No le voy a decir que también llevo meses practicando, sin tomar ningún medicamento, porque al fin conozco la naturaleza de mi padecimiento. Solo acepto su imposición porque adoro a su Lily y aquí estoy, en el Nissan Pathfinder full equipo con olor a nuevo de mi hermana, tibia y cómoda mientras el frío muerde los rostros de los transeúntes, afuera de esta burbuja de bienestar.

-Y te saliste con la tuya -digo, apreciando el tejido suave del asiento con la punta de mis dedos.

-Es lo que merezco -dice Carolina, que nunca ha sido modesta a pesar que venimos de una familia de clase media-. Marco se convenció cuando le mostré las especificaciones de seguridad para el transporte de bebés. Daría cualquier cosa por su hija.

Incluso comprar un vehículo que cuesta la mitad de lo que vale la casa donde viven, pienso. Los despilfarros y la incapacidad de ahorro de mi hermana siempre me sacan de las casillas.

Me muerdo la lengua para no decir lo que pienso, es la primera señal de que algo no anda bien en mi cabeza y Carolina es experta en orates. Fue ella la que convenció a nuestros padres para que me internaran, cinco años atrás

-¿Cuánto falta? -digo para cambiar de tema. Estamos a pocas cuadras de Plaza Italia en el centro de Santiago y si hay un lugar en el mundo al que no quiero acercarme nunca más en mi vida, es éste.
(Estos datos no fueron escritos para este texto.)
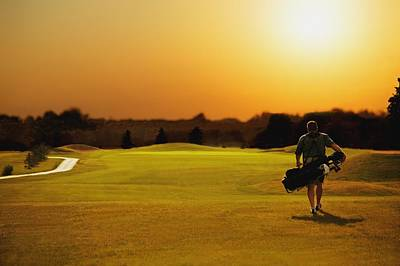 Natural Finish Photograph - Golfer Walking On A Golf Course by Darren Greenwood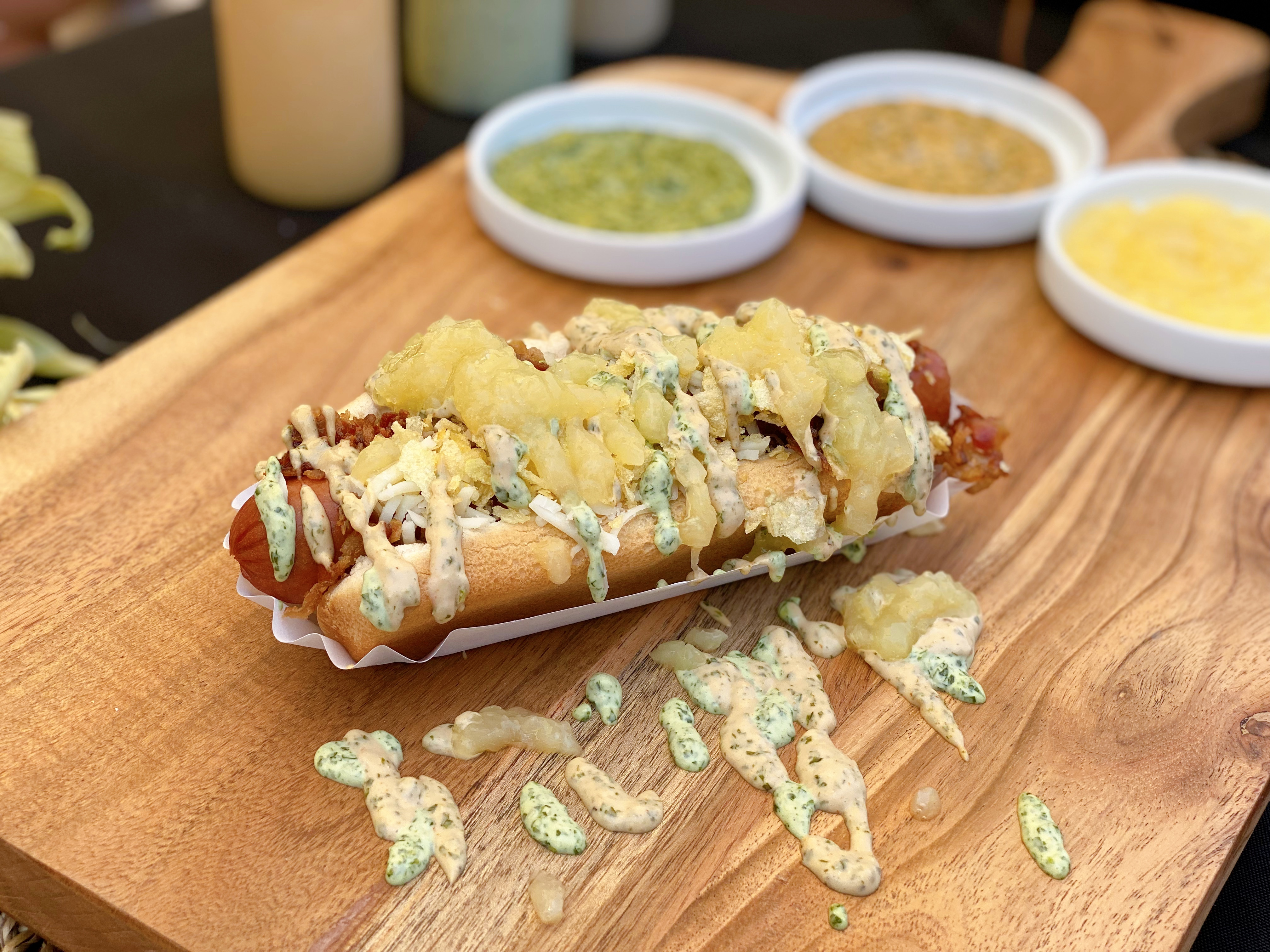 Colombian-style hot dog from WezzArepas sauced up on a wooden board.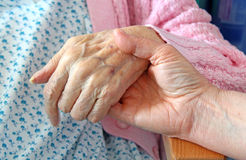 Hand Of Comfort. Photo of a carer giving a helping hand to an elderly person Stock Photos
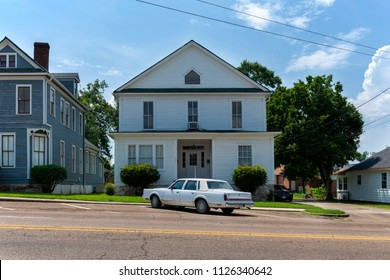 Vicksburg, Mississippi - June 21, 2014: Vintage car parkerd in front of a wood house in the city of Vicksburg, Mississippi, USA.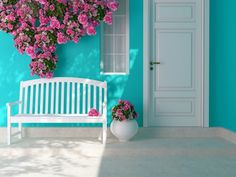 Entrance of a house. Front view of a wooden white door on a blue house with window. Beautiful roses and bench on the porch. Entrance of a house. Polyester Rugs, White Doors, House Entrance, Porch Swing, Front Porch, House Front, Elle Decor, Outdoor Furniture, Outdoor Decor
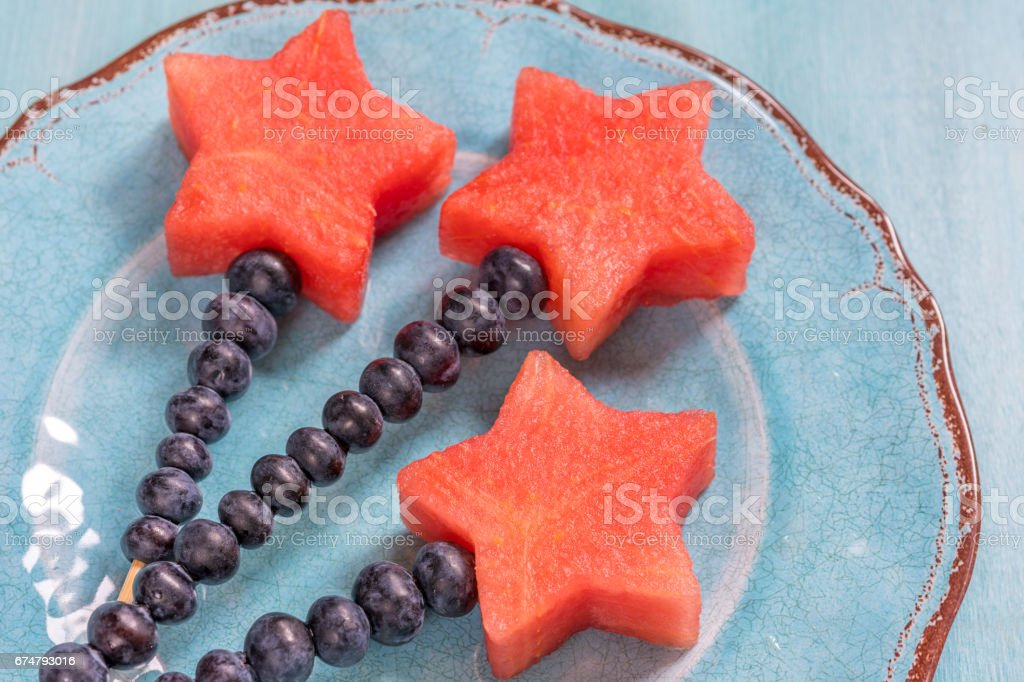 Watermelon stars with blueberry stick stock photo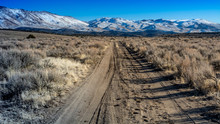 Overview Of HIgh Desert In Nevada Featuring Dirt Road And Snow Capped Mountain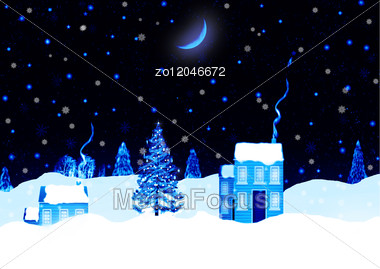 Idyllic Scene In Winter Under A Moonlit Sky Stock Photo
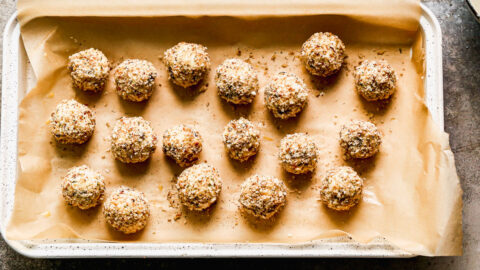 Goat cheese balls on parchment paper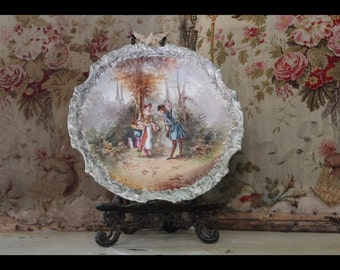 Antique hand-painted porcelain plate.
Carolina solo hace un gesto con los labios extendidos, enciende la luz intermitente para virar y entramos a un pasaje de adoquines y casas antiguas, realmente antiguas, de fines del siglo diecinueve y principios del veinte. Justo pillamos un hueco para estacionar en la vereda derecha y mi hermana logra ubicar este tanque en precarios treinta y nueve movimientos.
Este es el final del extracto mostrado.